Petikan Teks »

···

Selasa, Maret 10, 2009

Ney....??

Lagi..., Jogja menyuguhkan sebuah kisah baru buatku. Kenapa kubilang baru, karena belum lama ini aku bertemu (lagi) dengan teman lama yang sama sekali tidak pernah kuduga.

Di Jogja, di mana 22 tahun yang lalu untuk pertama kalinya aku menetap lama di sebuah kota. Karena sebelumnya aku selalu berpindah-pindah kota mengikuti orang tua pindah tugas. Dan di sinilah separuh kisah hidupku sebagai wanita dewasa di mulai. Kenapa kubilang seperti ini, karena di kota-kota sebelumnya aku masih kecil dan remaja. Kulewati semuanya layaknya anak-anak seusiaku saat itu.

Di Jogja, banyak hal yang tidak pernah kusangka terjadi di sini. Suka maupun duka pernah kualami di sini. Pasti lah, karena aku sebagai manusia biasa tidak kan pernah luput dari persoalan hidup. Klise yaa?

Awal Maret lalu seorang teman lamaku Ney, berkunjung ke Jogja. Pesawat Garuda yang ditumpangi Ney mendarat kira-kira jam 18.30 WIB. Ney memberitahuku bahwa dia sudah mendarat di Jogja. Segera Ney meluncur ke sebuah hotel bintang lima di kawasan pusat kota. Setelah melakukan check in dia pun on the way menjemputku.

···

Tujuan » Teruskan kisah tentang kunjungan Ney ke Jogja, dimulai setelah kalimat terakhir yang ada. Baris-baris data setelah ini tidak perlu dipakai.

···

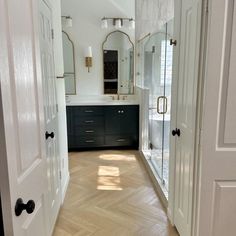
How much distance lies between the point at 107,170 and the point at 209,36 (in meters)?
2.66

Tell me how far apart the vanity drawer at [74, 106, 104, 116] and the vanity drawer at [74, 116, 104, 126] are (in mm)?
56

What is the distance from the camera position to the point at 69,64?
468 centimetres

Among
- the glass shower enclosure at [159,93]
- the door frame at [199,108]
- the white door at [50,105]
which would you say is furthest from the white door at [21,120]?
the glass shower enclosure at [159,93]

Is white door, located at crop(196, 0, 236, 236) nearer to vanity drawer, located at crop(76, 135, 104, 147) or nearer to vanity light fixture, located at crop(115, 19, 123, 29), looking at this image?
vanity drawer, located at crop(76, 135, 104, 147)

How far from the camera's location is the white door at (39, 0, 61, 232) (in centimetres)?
203

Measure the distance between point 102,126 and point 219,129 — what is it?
305 centimetres

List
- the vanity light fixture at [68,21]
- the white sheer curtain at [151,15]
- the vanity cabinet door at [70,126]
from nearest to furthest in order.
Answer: the white sheer curtain at [151,15] < the vanity cabinet door at [70,126] < the vanity light fixture at [68,21]

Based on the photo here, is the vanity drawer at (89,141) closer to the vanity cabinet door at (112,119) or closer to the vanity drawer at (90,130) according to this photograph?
the vanity drawer at (90,130)

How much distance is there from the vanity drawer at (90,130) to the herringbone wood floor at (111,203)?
56 cm

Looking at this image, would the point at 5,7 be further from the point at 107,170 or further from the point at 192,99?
the point at 107,170

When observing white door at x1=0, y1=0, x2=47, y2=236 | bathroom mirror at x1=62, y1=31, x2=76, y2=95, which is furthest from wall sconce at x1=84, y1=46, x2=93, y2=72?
white door at x1=0, y1=0, x2=47, y2=236

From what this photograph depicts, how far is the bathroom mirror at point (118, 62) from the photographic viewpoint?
4695mm

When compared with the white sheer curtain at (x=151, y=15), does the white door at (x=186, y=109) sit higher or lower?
lower

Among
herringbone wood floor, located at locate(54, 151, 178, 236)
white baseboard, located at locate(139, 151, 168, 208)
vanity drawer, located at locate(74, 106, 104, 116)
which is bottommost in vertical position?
herringbone wood floor, located at locate(54, 151, 178, 236)
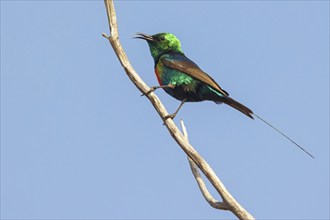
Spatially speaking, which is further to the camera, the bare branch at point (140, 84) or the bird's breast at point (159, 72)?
the bird's breast at point (159, 72)

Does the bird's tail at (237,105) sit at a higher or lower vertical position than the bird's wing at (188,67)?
lower

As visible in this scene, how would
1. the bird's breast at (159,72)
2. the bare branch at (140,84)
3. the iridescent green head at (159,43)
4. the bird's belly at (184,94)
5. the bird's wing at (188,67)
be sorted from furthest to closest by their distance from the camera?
the iridescent green head at (159,43) < the bird's breast at (159,72) < the bird's belly at (184,94) < the bird's wing at (188,67) < the bare branch at (140,84)

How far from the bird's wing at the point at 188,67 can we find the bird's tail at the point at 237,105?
0.08m

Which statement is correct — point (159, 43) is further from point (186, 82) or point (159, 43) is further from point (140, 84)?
point (140, 84)

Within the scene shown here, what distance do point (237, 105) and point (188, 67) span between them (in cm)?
89

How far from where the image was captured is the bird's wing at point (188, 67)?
7.84 metres

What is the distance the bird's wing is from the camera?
25.7 feet

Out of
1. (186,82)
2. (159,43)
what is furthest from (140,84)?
(159,43)

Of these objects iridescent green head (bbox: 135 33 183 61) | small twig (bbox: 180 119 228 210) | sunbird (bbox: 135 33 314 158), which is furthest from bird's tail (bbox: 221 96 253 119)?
iridescent green head (bbox: 135 33 183 61)

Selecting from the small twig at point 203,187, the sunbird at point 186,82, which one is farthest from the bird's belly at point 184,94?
the small twig at point 203,187

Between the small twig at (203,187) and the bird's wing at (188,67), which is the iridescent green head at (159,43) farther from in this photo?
the small twig at (203,187)

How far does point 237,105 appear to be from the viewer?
7598mm

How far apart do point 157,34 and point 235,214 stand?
323 cm

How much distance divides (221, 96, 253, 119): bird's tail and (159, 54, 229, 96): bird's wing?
0.08 m
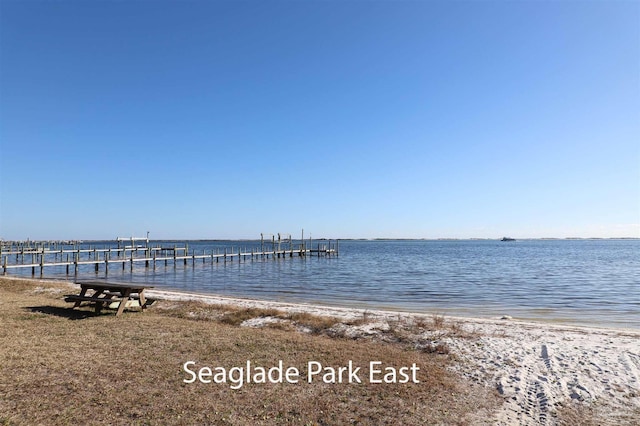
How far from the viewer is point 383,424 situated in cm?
485

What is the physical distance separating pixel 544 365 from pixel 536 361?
10.8 inches

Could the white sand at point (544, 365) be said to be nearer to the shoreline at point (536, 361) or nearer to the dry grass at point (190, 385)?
the shoreline at point (536, 361)

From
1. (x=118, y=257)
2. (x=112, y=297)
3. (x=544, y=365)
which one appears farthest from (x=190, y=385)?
(x=118, y=257)

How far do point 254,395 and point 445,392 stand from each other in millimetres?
2803

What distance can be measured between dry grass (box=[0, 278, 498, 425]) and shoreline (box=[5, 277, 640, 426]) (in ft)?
1.79

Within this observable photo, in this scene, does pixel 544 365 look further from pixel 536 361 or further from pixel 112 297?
pixel 112 297

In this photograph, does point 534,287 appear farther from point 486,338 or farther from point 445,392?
point 445,392

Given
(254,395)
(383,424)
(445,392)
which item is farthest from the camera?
(445,392)

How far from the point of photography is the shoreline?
572 cm

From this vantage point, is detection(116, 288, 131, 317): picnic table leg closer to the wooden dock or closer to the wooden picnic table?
the wooden picnic table

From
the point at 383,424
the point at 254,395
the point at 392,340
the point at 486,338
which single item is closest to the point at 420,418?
the point at 383,424

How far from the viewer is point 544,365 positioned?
25.0 feet

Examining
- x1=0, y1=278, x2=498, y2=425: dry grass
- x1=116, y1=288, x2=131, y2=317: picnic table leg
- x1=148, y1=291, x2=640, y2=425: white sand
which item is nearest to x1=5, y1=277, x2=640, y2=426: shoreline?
x1=148, y1=291, x2=640, y2=425: white sand

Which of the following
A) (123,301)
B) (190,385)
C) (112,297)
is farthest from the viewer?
(112,297)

···

Hasil Tugas »
Kemudian kami bertemu......,
Haah.... Ney? Nyaris kami tidak percaya akan pertemuan itu. Hampir tidak ada berubahan fisik darinya, tetap good looking dan selalu ramah terhadapku. Kami bertemu, ngobrol dan makan sambil bercerita masa lalu kami. Dari ceritanya, tidak kuduga bahwa dia sebetulnya sering ke Jogja karena urusan pekerjaan. Dia pun bilang, bahwasannya selama ini dia mencariku juga. Tapi waktu yang begitu panjang tidaklah cukup bagi kami untuk bisa saling menemukan. Waktu yang berbicara, akhirnya Tuhan pun mengabulkan harapan kami untuk bisa saling bertemu lagi.

Hari itu, kami menyusuri kota Jogja dengan taxi. Suasana Jogja sedikit sepi karena bukan waktu libur atapun malam minggu. Lengang jalanan kami rasakan terlebih Ney yang bekerja di Jakarta tentunya sangat menikmati kelancaran lalu lintas yang sulit ditemukan di Jakarta. Di sebuah tempat kami berhenti. Kami turun dan menikmati malam sambil makan & ngobrol. Ney..., Jogja tidak seperti ibukota. Jogja menyuguhkan kesederhanaan dan keramahan. Jadi jangan aneh dengan suasana Jogja yang tidak segemerlap Jakarta. (Ney juga pasti tau itu)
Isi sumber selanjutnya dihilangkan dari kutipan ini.